### Stated exercise
Begin with the line that contains "What is the span" and transcribe each line after it, up to and including the last line of the listing below.

### Exercise materials

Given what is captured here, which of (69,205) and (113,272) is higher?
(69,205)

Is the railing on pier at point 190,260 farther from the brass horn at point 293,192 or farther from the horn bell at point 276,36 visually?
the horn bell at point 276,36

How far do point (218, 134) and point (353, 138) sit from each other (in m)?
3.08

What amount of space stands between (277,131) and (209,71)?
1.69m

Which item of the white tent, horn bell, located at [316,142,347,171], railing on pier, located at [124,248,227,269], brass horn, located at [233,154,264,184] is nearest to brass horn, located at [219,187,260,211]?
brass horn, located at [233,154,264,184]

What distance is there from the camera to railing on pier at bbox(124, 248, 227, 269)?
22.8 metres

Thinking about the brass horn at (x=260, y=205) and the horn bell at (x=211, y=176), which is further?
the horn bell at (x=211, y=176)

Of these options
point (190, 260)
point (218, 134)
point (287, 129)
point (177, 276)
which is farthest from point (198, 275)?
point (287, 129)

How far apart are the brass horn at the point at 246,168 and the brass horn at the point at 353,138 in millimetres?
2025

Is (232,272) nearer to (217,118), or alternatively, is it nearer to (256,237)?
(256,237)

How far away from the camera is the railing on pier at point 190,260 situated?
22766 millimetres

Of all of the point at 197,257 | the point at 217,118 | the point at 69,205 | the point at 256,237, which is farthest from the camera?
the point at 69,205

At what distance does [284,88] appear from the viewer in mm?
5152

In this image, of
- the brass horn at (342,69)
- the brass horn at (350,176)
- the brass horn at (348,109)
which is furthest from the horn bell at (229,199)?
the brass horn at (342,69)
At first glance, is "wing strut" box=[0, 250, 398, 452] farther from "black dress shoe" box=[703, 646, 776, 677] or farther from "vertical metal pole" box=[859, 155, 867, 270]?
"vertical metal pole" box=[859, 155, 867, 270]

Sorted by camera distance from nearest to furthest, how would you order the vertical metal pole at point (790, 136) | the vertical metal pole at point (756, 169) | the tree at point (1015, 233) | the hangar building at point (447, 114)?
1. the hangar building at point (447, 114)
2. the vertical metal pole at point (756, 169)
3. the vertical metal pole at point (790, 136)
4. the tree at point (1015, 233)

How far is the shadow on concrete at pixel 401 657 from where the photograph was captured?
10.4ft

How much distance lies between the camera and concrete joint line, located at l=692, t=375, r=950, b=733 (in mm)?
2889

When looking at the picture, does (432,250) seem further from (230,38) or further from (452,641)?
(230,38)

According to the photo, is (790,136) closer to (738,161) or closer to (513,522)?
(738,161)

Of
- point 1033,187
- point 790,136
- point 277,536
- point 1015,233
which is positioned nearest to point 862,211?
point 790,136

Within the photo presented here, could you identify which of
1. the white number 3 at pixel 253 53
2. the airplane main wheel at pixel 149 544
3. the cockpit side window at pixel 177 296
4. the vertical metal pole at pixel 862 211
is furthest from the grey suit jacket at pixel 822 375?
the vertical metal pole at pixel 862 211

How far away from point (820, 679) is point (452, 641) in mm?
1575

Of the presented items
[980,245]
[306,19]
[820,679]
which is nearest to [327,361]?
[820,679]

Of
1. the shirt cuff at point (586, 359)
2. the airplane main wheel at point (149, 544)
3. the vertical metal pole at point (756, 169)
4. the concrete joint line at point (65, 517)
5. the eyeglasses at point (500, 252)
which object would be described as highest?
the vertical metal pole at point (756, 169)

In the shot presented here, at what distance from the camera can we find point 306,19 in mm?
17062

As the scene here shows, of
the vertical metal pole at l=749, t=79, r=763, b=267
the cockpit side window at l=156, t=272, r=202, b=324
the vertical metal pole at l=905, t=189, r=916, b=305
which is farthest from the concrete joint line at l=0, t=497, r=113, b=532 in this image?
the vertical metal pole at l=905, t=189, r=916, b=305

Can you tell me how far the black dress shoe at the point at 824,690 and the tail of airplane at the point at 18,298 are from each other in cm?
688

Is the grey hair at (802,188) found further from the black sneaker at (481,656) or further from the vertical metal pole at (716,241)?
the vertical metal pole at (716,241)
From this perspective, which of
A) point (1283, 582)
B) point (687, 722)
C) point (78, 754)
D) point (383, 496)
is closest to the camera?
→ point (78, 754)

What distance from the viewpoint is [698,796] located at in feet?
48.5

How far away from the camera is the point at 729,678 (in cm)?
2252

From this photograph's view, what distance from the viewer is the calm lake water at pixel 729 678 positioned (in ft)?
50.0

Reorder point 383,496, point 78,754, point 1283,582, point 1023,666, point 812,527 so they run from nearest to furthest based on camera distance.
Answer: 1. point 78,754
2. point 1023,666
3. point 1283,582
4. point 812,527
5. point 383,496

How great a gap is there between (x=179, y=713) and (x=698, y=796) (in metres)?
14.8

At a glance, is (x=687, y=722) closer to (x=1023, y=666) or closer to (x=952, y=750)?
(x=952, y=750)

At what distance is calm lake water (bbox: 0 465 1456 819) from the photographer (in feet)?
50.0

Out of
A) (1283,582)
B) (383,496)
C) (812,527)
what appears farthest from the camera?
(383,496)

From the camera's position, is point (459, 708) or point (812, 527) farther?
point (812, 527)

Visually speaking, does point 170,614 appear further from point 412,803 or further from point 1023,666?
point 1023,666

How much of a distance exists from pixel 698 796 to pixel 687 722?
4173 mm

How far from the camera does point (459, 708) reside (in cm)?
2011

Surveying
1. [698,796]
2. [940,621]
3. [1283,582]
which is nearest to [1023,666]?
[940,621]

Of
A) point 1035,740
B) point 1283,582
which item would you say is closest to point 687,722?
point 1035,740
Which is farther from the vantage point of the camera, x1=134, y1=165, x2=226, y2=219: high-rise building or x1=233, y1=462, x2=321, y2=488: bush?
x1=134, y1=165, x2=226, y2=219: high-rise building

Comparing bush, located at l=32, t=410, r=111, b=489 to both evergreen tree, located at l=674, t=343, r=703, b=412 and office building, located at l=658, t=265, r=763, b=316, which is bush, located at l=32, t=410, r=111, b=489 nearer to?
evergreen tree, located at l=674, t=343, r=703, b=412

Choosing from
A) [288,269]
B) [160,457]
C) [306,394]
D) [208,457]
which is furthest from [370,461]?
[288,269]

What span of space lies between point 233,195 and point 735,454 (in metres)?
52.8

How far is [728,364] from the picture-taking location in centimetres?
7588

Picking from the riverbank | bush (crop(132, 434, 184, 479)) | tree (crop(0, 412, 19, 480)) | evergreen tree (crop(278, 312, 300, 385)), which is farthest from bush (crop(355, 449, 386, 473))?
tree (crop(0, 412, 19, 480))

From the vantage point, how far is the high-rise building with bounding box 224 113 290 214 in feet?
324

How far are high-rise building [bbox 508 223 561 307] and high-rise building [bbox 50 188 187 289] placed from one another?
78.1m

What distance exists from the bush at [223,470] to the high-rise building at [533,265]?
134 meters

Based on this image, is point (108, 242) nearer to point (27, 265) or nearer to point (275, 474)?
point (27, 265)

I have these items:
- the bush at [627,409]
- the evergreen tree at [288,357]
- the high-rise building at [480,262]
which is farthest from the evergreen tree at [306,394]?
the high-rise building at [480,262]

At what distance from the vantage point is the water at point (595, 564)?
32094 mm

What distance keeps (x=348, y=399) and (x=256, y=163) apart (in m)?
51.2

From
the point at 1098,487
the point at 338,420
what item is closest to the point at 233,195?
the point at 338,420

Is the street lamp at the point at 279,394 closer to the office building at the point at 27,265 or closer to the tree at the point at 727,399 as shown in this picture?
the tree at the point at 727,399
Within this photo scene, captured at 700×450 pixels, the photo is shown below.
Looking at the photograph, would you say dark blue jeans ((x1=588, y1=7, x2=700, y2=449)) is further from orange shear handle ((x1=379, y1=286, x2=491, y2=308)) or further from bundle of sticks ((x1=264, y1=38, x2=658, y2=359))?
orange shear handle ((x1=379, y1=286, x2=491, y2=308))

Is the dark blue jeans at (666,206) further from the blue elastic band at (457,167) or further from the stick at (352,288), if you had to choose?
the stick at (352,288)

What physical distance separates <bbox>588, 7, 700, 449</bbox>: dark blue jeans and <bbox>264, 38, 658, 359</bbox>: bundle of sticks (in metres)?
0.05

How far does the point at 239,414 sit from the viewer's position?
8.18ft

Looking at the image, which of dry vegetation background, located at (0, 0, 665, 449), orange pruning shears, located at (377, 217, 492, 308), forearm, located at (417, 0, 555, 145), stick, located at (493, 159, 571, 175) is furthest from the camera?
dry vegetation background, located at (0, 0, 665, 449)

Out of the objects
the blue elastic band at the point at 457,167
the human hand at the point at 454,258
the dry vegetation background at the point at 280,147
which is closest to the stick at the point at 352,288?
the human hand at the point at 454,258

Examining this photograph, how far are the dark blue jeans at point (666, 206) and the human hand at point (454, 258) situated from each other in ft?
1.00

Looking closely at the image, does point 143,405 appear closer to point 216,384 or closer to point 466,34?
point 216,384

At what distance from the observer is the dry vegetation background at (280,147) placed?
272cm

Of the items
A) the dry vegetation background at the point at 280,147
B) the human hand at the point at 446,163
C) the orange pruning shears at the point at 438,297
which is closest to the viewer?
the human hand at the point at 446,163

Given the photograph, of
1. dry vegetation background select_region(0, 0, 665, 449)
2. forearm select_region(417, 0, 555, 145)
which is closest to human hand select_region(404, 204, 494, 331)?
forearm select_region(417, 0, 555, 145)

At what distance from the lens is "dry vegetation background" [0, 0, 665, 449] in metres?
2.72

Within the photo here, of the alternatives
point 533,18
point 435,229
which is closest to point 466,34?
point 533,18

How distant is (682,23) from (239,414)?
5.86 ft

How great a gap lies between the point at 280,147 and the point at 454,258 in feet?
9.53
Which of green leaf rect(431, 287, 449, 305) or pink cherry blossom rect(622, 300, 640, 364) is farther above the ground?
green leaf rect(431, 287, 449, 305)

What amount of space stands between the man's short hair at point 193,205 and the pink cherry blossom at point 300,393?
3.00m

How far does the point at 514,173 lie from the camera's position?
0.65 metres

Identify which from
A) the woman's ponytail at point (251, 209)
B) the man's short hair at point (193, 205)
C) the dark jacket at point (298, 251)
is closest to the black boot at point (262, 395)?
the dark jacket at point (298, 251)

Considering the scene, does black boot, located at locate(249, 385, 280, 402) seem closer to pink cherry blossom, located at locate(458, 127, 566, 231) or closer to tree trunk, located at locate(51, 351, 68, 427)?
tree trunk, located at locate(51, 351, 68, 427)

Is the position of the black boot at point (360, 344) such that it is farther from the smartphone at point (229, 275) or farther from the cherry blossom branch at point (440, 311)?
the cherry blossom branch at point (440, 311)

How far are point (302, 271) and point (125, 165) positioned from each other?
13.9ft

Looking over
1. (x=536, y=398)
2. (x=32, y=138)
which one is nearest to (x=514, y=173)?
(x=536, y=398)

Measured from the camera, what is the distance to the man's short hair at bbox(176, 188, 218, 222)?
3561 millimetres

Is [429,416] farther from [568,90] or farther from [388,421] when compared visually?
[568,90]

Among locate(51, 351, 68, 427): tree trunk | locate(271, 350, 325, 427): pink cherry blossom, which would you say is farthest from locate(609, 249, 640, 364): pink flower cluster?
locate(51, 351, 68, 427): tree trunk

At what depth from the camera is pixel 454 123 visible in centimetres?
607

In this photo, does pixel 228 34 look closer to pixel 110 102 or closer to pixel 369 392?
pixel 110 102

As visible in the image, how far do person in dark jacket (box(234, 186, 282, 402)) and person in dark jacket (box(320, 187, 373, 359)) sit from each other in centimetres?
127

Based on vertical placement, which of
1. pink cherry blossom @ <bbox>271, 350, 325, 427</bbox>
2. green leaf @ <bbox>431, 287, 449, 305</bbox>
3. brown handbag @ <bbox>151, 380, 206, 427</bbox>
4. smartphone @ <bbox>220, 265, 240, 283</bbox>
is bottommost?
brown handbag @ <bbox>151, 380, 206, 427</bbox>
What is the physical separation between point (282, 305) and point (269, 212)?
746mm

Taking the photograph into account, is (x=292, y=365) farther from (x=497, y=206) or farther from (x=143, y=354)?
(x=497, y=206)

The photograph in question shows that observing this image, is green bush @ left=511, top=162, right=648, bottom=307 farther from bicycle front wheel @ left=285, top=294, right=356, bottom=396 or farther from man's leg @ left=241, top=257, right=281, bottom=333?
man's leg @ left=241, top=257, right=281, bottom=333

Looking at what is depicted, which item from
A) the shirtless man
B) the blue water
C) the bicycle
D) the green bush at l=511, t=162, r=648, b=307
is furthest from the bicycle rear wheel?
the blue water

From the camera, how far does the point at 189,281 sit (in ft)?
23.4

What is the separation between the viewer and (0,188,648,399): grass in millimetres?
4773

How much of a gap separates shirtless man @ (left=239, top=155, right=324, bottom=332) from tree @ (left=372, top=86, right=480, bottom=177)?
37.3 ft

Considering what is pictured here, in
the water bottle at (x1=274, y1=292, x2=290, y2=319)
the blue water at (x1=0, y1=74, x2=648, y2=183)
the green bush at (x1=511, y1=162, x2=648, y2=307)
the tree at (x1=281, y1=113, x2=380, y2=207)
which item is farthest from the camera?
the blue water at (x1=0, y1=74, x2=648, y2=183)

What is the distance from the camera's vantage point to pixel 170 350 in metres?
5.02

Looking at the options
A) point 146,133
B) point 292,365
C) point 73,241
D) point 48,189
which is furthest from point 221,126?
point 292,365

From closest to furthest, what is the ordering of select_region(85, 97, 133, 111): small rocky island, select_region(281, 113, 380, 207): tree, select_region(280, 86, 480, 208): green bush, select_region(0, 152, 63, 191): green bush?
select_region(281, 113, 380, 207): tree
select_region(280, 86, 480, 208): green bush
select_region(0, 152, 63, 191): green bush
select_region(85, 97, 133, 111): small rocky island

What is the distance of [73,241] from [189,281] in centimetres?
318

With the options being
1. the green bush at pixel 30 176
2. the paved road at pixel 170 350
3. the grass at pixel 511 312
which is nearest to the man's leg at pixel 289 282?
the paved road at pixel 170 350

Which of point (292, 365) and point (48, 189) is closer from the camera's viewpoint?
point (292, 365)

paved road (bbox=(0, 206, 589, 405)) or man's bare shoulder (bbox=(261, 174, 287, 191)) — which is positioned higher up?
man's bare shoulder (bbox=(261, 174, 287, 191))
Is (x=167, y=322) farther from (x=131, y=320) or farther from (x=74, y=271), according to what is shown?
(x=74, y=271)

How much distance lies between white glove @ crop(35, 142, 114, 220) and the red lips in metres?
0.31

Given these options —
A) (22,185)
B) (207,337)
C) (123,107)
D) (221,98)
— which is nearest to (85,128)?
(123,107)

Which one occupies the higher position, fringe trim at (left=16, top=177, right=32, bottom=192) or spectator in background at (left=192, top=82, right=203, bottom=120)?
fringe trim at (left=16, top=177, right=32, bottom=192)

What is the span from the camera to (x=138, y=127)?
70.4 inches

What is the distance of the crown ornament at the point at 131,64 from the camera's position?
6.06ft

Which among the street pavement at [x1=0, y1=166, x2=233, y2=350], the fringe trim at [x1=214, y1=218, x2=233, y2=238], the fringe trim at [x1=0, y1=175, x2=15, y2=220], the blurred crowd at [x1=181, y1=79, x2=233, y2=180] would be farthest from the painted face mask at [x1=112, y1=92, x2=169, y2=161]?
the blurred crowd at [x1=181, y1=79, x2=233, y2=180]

### Reply to the exercise
What is the span from the camera to (x=138, y=127)?
70.4 inches

What is the distance of the crown ornament at the point at 131,64 from the camera's position?
6.06ft

Which among the street pavement at [x1=0, y1=166, x2=233, y2=350], the fringe trim at [x1=214, y1=218, x2=233, y2=238], the fringe trim at [x1=0, y1=175, x2=15, y2=220], the blurred crowd at [x1=181, y1=79, x2=233, y2=180] would be farthest from the painted face mask at [x1=112, y1=92, x2=169, y2=161]?
the blurred crowd at [x1=181, y1=79, x2=233, y2=180]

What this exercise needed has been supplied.